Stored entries
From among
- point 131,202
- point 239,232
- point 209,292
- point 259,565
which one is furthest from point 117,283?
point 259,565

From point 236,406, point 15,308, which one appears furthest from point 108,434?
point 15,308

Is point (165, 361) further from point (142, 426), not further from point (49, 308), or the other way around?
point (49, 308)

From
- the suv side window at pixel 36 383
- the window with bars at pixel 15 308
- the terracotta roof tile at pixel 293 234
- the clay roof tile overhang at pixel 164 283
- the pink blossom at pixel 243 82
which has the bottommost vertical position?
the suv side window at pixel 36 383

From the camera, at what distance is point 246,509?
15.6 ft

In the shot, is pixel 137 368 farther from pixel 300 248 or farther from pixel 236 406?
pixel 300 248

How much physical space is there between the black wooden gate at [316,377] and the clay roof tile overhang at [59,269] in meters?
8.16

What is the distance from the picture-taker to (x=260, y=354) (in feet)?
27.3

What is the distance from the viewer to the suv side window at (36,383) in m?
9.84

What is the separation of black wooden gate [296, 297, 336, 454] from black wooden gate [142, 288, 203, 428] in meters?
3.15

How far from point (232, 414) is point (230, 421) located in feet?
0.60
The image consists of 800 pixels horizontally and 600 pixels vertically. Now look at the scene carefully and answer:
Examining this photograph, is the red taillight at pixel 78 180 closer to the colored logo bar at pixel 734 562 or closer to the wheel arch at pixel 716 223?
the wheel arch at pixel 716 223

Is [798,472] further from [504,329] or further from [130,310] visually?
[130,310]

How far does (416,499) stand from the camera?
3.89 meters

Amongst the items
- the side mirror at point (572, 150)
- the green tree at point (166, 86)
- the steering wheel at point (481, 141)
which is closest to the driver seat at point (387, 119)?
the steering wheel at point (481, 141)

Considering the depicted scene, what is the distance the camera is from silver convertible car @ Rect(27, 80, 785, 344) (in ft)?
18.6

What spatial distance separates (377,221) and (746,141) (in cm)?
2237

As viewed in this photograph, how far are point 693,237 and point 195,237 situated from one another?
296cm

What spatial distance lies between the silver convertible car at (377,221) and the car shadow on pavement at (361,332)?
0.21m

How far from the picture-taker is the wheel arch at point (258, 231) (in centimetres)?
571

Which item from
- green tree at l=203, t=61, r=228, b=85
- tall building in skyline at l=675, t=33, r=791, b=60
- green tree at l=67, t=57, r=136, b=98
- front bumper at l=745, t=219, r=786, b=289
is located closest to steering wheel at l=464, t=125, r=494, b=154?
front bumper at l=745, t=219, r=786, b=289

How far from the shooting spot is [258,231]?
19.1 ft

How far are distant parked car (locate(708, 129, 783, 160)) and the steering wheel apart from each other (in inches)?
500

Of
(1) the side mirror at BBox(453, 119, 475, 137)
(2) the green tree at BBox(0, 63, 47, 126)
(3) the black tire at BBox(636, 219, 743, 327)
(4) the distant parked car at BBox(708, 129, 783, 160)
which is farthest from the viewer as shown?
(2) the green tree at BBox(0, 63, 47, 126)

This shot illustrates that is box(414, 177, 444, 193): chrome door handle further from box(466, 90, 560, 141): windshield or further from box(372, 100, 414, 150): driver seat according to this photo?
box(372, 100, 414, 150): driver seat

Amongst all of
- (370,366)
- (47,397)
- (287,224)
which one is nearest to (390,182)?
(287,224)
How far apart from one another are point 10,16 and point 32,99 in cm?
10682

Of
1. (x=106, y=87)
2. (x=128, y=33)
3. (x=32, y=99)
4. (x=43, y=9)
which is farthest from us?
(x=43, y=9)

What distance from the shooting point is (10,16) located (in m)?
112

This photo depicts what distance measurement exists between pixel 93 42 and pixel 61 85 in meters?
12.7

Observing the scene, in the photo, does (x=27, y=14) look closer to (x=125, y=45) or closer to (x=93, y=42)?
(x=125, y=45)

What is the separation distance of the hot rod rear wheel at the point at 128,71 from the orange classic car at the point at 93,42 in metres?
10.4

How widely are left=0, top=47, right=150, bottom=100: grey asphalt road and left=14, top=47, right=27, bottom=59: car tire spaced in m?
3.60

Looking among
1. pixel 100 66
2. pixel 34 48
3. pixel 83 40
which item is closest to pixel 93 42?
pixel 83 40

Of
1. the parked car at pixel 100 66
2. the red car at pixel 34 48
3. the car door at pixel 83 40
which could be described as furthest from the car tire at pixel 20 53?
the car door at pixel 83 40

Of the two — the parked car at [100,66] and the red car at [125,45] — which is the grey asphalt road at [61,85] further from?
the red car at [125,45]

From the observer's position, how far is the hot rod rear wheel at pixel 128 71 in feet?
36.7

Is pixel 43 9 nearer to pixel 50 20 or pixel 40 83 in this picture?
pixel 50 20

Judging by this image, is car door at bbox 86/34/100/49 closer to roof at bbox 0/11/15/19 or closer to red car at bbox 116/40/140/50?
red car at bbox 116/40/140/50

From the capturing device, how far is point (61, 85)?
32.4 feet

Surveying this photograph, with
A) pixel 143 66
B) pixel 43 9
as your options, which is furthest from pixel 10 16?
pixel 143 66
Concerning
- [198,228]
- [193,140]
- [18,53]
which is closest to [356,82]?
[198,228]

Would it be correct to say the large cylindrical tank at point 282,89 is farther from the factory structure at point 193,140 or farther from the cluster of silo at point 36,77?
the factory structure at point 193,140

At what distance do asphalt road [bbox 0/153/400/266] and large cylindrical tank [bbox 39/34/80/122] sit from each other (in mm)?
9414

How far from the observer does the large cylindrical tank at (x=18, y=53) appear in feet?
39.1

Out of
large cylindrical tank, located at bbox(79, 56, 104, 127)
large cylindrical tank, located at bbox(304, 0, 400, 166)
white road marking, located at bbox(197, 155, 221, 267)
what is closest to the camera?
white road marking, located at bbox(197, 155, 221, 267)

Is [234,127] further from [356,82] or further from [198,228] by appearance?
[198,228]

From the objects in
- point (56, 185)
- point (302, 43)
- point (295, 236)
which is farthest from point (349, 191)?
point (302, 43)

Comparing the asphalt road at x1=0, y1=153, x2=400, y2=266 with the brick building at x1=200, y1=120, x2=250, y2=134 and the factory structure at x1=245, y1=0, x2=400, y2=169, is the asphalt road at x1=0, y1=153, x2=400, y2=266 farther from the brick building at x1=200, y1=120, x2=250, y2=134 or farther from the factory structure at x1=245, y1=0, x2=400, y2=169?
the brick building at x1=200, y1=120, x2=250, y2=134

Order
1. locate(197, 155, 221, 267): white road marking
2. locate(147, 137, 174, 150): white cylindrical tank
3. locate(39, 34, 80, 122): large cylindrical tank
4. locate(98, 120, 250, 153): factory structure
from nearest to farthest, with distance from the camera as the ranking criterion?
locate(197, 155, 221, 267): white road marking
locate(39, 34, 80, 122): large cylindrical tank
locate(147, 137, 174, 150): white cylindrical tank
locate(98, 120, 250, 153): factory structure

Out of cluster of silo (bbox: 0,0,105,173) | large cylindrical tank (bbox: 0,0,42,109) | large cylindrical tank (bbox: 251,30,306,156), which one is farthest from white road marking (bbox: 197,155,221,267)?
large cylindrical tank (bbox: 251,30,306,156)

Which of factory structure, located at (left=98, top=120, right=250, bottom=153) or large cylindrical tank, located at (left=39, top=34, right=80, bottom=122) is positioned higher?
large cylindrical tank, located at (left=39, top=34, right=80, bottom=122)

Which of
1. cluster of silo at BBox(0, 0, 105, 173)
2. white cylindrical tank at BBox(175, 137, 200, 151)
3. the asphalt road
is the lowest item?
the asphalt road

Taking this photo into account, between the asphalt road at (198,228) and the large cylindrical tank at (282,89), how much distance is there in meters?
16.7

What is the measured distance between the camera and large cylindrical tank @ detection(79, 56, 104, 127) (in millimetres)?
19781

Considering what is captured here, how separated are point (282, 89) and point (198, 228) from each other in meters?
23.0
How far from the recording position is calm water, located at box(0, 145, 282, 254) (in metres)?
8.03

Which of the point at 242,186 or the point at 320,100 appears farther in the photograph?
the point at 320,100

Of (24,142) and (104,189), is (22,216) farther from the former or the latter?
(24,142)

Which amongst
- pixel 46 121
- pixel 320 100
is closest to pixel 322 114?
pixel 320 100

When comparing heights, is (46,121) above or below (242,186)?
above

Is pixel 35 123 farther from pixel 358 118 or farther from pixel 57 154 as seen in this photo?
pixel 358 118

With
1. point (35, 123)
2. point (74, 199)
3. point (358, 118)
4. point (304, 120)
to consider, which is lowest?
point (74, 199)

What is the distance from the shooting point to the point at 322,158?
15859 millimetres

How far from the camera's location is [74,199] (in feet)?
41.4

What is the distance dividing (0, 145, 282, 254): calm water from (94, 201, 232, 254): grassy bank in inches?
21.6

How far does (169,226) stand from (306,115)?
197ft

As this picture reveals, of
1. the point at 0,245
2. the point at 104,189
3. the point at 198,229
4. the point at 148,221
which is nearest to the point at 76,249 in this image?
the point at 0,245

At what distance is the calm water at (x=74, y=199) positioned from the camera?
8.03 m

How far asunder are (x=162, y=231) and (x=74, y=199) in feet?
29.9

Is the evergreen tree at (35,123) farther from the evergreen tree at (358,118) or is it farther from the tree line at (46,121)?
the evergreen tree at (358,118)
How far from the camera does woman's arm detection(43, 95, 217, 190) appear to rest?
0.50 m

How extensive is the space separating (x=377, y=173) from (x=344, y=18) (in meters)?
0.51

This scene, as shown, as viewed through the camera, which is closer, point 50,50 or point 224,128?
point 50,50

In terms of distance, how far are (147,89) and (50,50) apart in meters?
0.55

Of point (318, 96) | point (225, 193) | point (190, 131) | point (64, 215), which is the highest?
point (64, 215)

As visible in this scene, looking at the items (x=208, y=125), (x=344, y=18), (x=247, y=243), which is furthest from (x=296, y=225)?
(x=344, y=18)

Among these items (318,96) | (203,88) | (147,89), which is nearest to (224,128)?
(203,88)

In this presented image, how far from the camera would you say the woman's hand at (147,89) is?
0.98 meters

■ PROBLEM REQUIREMENTS: Using the material above, extract the line that contains "How far from the camera does" and every line after it, exactly as given; stop at the last line.

■ CORRECT ANSWER:
How far from the camera does woman's arm detection(43, 95, 217, 190) appear to rest?
0.50 m

How extensive is the space separating (x=377, y=173) from (x=344, y=18) (in meters)?
0.51

This scene, as shown, as viewed through the camera, which is closer, point 50,50 or point 224,128?
point 50,50

In terms of distance, how far are (147,89) and (50,50) apart in meters?
0.55

Of point (318, 96) | point (225, 193) | point (190, 131) | point (64, 215), which is the highest?
point (64, 215)

As visible in this scene, looking at the items (x=208, y=125), (x=344, y=18), (x=247, y=243), which is furthest from (x=296, y=225)?
(x=344, y=18)

Among these items (318,96) | (203,88) | (147,89), which is nearest to (224,128)?
(203,88)

In this presented image, how far from the camera would you say the woman's hand at (147,89) is?
0.98 meters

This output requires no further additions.